|Posted on 20 May, 2018 at 14:30|
Gym Plans Explained: Rest
Key training principles
How to make your routine more effective
You may wonder why I place so much emphasis on recovery but there are very good reasons for this.
Rest in this context refers to between sets and part of a gym plan.
Rest is underrated in most gym plans and should be the basis of how you structure your training. Shorter recovery between sets will mean higher heart rate, more calories burned and generally lighter weights. Longer recovery means heavier weight, more muscle building and focus on technique.
A solid, all year round gym plan will accommodate these principles.

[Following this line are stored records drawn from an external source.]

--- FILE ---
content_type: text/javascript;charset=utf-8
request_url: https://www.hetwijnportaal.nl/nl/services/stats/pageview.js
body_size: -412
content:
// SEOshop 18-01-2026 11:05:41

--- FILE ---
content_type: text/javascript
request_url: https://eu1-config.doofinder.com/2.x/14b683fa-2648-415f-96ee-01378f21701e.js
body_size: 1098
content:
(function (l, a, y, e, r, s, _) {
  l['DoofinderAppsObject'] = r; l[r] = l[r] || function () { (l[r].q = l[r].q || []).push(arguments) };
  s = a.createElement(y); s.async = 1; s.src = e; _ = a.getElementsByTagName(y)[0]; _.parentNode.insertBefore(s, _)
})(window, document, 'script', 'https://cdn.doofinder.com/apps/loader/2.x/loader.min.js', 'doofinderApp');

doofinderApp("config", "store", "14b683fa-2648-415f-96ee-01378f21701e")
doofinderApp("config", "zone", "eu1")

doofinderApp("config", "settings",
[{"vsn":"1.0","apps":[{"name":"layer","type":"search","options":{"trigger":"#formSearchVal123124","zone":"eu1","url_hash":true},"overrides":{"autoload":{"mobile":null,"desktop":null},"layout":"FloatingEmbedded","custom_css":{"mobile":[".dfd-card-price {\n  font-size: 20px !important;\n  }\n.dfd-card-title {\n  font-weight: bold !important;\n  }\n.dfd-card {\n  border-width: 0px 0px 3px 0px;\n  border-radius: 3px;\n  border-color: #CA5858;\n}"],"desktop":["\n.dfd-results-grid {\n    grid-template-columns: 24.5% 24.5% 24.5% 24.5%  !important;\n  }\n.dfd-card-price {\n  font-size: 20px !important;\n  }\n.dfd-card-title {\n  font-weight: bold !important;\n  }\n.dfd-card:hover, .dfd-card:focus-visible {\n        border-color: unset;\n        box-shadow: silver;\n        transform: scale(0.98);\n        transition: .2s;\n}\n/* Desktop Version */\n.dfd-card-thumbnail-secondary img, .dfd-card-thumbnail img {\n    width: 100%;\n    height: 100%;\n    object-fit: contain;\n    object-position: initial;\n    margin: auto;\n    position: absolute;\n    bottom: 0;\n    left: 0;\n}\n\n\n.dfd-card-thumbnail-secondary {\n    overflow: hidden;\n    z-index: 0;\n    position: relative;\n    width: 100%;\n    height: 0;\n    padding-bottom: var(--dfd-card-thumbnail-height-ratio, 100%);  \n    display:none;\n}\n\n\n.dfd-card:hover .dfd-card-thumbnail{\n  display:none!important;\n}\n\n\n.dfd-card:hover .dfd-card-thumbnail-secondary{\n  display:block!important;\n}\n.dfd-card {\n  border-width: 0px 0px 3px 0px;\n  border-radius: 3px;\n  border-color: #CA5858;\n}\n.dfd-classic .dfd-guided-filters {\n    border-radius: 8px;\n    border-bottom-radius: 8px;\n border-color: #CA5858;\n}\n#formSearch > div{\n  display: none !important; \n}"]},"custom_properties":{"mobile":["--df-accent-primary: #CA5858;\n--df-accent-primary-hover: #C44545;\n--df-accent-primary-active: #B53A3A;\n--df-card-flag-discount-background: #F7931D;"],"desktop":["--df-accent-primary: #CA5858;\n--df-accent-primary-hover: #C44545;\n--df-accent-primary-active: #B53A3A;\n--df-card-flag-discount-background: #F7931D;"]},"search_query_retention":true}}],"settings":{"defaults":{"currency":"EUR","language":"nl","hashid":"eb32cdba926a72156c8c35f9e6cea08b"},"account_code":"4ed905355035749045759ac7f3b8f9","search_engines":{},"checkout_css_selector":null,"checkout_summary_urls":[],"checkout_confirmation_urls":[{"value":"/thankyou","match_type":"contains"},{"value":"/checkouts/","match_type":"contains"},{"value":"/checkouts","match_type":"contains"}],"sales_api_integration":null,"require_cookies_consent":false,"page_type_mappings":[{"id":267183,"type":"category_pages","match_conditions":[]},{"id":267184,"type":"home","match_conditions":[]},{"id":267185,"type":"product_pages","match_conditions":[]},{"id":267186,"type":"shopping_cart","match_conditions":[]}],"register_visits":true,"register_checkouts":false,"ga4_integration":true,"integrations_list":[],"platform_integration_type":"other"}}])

This means that your training plan is altered. a regular basis.
As a rule of thumb…
Less than one minute recovery: circuit based training plan
1–2 minutes: endurance and higher repetition based workout
3–4 minutes: muscle building workout with lower repetitions
Over four minutes: looking towards one rep maximum, heavy lifting and long recovery phases.
As you can see, there are no random rest phases with workouts, everything should be tailored to an individual goal. There is the potential to mix and match (but within reason and not spontaneously).

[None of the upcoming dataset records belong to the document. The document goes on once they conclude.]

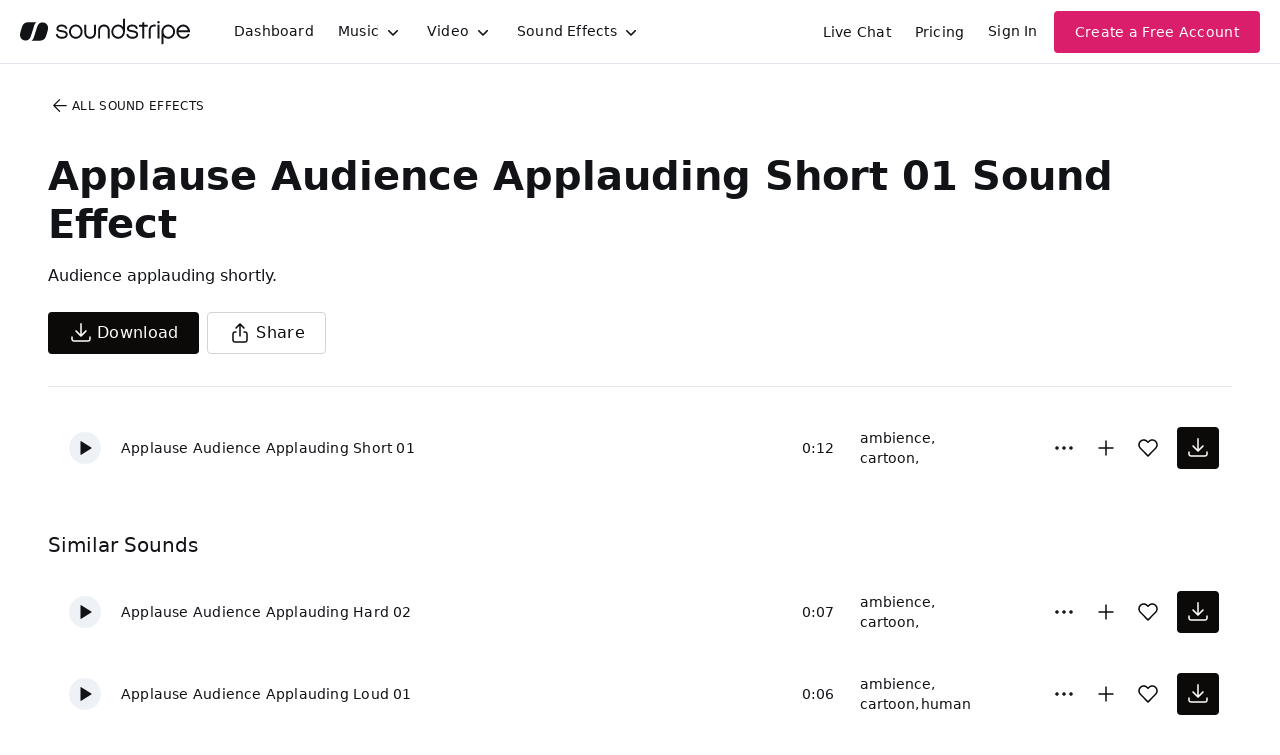

--- FILE ---
content_type: text/html
request_url: https://js.chargebee.com/assets/cbjs-2025.11.12-10.59/v2/master.html?site=soundstripe&env=production
body_size: -2386
content:
<!DOCTYPE html>
<html>
  <head>
    <meta charset="UTF-8">
    <title>Chargebee</title>
  <script nonce="AhMTTgR0CTqGPQC7oWBiudVT" type="text/javascript" src="https://js.chargebee.com/assets/cbjs-2025.11.12-10.59/v2/master-4363d65080a8c6483012.js"></script><script nonce="AhMTTgR0CTqGPQC7oWBiudVT">window._hp_csp_nonce = "AhMTTgR0CTqGPQC7oWBiudVT"</script>
</head>
  <body>
  </body>
</html>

Experimentation is the best way to find out what training plan works for you. I have an all-round training plan that rotates at different times of the year depending on my goals and effectiveness.
On the flip side, failure to provide adequate rest means that you will not have a true picture of your gym plan and effectively renders your repetitions meaningless. Jumping from one set to the next may seem like the best thing to do (to bash through a workout) but consistency is the best way to tell which weight is appropriate and to monitor your actual progress.